諸星くんのその提案に対して花巻くんは、
『どうせ仕事が終わったら、この学校からも去るんだし、そんなに親しくなる必要はねーだろ。反対に一票。』
花巻君がそう言い放つと、諸星くんは嬉しそうな目からすごく悲しそうな目に変わった。
私は、『学校から去る』と言ったことを、どういうことなのか諸星くんに質問しようとしたけど、あまりに悲しそうな目をしていたから、なにも聞けなかった。
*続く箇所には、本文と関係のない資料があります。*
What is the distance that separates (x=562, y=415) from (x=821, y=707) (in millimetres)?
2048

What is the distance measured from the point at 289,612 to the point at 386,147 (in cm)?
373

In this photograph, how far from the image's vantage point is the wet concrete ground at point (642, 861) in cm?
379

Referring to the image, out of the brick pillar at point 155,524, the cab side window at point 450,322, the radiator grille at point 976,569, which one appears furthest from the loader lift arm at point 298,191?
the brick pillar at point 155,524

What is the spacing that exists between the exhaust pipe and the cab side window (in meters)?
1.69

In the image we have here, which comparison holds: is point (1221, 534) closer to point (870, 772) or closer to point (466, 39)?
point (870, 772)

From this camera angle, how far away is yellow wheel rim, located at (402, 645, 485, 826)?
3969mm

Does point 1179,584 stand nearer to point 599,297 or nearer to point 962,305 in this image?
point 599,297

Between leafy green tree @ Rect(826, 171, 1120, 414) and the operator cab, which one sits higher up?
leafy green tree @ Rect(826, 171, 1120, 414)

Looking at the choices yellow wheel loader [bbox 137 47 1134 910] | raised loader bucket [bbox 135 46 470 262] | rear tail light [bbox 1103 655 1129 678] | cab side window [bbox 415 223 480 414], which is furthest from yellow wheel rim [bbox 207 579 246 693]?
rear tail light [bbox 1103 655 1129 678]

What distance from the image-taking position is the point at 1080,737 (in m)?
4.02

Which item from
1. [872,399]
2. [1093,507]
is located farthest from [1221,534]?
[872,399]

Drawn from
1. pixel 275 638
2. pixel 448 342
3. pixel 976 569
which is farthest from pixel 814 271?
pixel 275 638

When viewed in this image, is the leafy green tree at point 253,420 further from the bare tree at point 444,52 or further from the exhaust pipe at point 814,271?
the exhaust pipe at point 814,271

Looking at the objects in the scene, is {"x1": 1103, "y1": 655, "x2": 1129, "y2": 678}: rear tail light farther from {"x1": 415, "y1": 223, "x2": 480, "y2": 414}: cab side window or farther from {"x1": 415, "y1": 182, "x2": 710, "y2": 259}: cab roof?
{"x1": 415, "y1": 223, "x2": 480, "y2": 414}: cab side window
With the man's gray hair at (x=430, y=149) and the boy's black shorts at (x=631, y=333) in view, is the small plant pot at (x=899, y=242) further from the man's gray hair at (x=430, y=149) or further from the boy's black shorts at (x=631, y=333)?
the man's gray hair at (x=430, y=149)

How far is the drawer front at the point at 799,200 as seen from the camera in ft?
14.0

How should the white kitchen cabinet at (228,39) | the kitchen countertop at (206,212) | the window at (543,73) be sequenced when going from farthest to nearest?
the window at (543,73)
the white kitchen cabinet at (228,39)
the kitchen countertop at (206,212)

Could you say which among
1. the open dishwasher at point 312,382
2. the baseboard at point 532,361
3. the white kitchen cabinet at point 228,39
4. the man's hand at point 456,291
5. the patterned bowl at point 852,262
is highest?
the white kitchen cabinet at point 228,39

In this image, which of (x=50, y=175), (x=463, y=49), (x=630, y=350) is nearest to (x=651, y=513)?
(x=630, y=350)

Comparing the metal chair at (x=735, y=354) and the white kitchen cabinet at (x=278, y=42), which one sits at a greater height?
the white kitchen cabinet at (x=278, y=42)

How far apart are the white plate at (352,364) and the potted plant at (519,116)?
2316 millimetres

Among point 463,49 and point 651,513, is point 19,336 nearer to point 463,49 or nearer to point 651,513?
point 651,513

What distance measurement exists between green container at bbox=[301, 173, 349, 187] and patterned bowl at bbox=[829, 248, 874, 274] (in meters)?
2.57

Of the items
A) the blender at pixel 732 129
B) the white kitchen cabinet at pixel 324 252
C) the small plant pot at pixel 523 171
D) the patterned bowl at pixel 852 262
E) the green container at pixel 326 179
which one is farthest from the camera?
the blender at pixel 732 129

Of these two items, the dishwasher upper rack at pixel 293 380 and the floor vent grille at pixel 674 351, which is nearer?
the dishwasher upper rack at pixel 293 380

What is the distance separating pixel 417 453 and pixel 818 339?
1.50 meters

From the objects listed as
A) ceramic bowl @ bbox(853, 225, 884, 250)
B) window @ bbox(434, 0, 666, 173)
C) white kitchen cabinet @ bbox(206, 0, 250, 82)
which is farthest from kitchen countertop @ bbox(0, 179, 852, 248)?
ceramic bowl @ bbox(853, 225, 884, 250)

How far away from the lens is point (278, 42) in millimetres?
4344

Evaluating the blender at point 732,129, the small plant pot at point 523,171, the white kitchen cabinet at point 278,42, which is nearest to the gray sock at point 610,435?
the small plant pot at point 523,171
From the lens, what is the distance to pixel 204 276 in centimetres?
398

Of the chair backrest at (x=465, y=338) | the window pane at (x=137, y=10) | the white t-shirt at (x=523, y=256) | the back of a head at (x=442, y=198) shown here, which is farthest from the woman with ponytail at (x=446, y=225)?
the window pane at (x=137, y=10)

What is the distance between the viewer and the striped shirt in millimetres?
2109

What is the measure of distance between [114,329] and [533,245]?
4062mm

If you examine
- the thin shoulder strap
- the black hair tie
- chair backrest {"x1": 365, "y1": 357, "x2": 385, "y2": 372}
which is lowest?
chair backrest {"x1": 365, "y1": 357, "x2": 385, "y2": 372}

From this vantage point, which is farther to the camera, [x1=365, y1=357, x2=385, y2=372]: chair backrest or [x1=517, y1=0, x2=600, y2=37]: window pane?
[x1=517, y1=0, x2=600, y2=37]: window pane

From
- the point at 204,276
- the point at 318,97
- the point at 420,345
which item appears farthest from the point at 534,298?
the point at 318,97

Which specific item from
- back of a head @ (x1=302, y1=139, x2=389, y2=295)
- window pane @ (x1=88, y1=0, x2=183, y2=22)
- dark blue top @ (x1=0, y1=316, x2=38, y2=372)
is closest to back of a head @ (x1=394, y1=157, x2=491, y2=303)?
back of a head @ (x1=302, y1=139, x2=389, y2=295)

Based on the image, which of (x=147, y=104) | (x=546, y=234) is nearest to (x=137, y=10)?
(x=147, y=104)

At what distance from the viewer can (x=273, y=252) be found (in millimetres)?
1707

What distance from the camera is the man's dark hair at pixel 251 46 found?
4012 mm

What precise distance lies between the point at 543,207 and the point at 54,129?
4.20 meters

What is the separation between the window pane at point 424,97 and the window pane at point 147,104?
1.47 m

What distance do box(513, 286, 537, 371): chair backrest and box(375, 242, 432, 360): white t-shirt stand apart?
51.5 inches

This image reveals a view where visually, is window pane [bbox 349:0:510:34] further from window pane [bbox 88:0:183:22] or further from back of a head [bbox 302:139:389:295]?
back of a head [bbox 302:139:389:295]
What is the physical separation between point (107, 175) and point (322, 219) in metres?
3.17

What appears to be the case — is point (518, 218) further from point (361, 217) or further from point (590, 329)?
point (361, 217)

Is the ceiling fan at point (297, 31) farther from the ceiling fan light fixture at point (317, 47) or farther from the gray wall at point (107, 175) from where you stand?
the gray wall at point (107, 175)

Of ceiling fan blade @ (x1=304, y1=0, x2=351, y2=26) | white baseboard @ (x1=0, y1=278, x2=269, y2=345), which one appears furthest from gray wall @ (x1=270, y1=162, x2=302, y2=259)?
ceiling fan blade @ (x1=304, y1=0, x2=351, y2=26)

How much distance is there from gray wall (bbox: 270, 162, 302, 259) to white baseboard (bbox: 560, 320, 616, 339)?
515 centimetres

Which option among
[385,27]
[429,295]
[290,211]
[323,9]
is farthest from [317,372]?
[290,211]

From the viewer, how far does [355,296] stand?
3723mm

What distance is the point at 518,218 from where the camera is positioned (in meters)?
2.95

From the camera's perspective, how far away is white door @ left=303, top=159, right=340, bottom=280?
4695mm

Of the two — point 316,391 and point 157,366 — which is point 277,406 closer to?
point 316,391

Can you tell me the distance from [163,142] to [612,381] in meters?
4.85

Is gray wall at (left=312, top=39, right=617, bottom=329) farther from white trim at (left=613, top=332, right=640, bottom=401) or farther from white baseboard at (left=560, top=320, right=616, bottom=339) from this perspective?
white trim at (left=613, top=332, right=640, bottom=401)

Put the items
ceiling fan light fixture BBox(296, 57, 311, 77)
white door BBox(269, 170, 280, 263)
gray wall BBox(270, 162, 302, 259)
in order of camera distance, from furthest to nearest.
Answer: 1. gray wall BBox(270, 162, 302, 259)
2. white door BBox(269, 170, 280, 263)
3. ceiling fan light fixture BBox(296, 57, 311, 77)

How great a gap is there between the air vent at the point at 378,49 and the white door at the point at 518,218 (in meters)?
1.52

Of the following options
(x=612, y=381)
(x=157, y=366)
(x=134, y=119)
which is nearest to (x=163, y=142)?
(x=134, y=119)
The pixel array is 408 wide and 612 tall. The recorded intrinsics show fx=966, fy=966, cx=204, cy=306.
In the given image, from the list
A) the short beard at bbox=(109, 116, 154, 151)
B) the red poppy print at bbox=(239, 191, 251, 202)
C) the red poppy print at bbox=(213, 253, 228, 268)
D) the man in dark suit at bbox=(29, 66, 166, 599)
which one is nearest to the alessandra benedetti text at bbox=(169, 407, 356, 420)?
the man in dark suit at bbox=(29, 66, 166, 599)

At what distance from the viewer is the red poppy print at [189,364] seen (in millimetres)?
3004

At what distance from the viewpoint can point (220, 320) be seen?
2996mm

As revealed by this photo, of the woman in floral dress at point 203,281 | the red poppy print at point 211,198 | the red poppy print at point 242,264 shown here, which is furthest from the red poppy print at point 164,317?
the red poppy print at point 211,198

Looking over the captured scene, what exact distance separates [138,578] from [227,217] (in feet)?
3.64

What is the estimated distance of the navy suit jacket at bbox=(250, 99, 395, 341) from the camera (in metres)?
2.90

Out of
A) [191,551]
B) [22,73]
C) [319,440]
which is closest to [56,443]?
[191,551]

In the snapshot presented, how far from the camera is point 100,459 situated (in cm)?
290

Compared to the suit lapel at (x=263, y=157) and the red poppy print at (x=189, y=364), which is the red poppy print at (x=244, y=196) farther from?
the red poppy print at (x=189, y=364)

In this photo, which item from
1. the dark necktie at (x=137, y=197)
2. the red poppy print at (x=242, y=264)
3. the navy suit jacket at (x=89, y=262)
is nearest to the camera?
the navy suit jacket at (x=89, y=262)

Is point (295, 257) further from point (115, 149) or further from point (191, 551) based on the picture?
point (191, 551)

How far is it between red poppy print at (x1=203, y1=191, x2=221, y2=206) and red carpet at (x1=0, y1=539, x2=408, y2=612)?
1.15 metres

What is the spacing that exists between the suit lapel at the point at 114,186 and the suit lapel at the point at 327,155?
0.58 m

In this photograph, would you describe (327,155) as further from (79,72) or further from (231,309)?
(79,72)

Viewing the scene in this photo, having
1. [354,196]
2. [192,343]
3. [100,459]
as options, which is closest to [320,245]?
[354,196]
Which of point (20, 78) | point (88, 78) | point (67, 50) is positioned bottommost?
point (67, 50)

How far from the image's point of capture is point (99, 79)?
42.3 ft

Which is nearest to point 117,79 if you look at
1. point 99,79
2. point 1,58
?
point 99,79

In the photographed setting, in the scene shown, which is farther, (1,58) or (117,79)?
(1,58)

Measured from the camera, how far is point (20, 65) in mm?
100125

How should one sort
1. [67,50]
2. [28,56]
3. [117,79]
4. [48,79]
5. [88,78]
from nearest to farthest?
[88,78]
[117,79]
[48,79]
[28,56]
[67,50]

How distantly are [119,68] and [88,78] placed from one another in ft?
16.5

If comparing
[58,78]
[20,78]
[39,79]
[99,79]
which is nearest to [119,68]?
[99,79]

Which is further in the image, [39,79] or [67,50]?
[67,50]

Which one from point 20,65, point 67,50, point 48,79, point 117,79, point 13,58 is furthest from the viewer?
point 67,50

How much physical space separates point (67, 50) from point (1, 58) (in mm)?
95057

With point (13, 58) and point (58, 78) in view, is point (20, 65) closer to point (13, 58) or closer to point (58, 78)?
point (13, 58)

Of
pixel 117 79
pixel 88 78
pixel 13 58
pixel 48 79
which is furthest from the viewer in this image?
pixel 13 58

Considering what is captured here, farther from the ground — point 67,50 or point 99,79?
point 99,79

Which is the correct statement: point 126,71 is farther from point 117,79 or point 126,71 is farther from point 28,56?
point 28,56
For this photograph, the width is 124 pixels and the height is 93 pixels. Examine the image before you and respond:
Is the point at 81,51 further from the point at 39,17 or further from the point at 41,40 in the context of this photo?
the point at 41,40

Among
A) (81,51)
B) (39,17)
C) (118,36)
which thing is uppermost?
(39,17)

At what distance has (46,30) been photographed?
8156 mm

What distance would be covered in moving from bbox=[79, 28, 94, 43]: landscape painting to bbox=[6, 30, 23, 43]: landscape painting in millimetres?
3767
花巻くんの一言で沈黙が訪れた。その沈黙を破ったのは、花巻くん自身だった。
『わりぃ。俺もう帰るわ。智也は、まだここにいてもいいぞ。』
そう言って鞄を持つと、私の部屋を出て行った。諸星くんも花巻くんの背中を追って出て行こうとした。
「ありがとう。花巻くんにもよろしくね。」
私は諸星くんにそう言うと、ニヤッと笑ってから
『下着可愛かったよ。じゃあね!また明日!』
そうニコッと笑って、ドアを閉めて出て行った。
いやいや!!と思って私の着ている服を見ると、さっきまで着ていた制服から、いつも着ている部屋着に変わっていた。
「いやああああああああああーーーーーーー!!!!!!!」
誰もいない家に私の叫び声だけが、響き渡った。